Les faits comptent. Et ils disent une chose : l’effort est réel. Les données disponibles montrent une tendance de fond : le nombre d’animaux effectivement intégrés dans des procédures expérimentales a diminué de 33,9 % en deux ans. Cette baisse n’est pas un artefact rhétorique : elle reflète des évolutions concrètes dans les pratiques, la conception des études et le déploiement progressif d’approches substitutives et complémentaires, dans l’esprit des 3R (Remplacer, Réduire, Raffiner).

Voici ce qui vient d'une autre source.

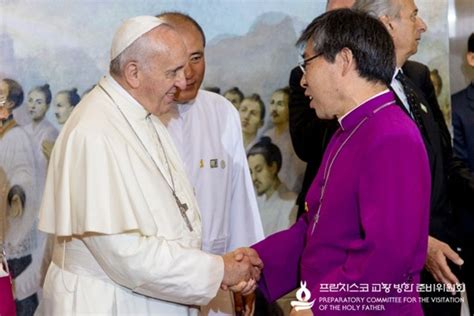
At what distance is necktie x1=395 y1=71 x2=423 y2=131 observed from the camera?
3742mm

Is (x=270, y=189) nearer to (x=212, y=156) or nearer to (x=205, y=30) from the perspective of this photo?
(x=212, y=156)

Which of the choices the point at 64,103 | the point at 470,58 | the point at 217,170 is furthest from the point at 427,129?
the point at 64,103

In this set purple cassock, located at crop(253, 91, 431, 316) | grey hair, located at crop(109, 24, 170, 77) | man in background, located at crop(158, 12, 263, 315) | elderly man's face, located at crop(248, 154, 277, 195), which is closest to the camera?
purple cassock, located at crop(253, 91, 431, 316)

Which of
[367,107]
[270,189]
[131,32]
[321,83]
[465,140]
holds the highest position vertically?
[131,32]

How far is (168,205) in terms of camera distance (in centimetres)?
→ 312

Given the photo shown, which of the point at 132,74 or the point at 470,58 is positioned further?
the point at 470,58

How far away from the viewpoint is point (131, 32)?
3.11 m

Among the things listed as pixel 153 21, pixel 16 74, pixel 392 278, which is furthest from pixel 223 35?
Result: pixel 392 278

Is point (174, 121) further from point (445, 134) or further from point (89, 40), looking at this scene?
point (445, 134)

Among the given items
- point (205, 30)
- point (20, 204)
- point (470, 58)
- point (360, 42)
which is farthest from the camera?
point (470, 58)

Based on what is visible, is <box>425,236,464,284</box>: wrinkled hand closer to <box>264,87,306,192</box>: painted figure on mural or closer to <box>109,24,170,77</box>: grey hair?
<box>109,24,170,77</box>: grey hair

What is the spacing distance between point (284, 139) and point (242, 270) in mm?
1849

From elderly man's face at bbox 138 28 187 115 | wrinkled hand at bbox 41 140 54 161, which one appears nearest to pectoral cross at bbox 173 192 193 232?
elderly man's face at bbox 138 28 187 115

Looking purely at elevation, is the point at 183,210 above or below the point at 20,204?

Mais 2026 doit aussi être l’année de la lucidité. La science est aujourd’hui une cible, un terrain de bataille politique et idéologique. Quand le débat public se nourrit de défiance, de slogans, pire de désinformation, ce sont nos capacités à soigner, prévenir, anticiper et innover qui s’affaiblissent. Et ce qui se joue ailleurs — notamment aux États-Unis — n’est pas « loin » : ces dynamiques traversent les frontières, contaminent les esprits, et fragilisent la santé publique comme la recherche.
Une nation qui dépend des autres pour produire ses connaissances, développer ses traitements, former ses compétences ou sécuriser ses chaînes d’approvisionnement scientifiques prend un risque stratégique. La souveraineté scientifique n’est pas un mot à la mode ou un concept abstrait : c’est une condition indispensable pour répondre aux crises, protéger nos concitoyens, et rester un pays d’innovation.
Aujourd’hui, les réseaux militants disposent souvent de moyens et de canaux de communication bien supérieurs à ceux des acteurs qui travaillent à expliquer, contextualiser et ouvrir le dialogue. Depuis des années, le Gircor mène des actions au nom de la communauté scientifique et continuera à faire ce que d’autres n’assument pas : expliquer, documenter, dialoguer — sans caricature, sans intimidation, et surtout sans renoncer aux faits.
Pour 2026, notre vœu est simple : plus de science, plus de transparence, plus de courage collectif. Et une France qui protège sa recherche, au lieu de la laisser se défendre seule. Toute l’équipe du Gircor est heureuse de vous adresser ses meilleurs vœux.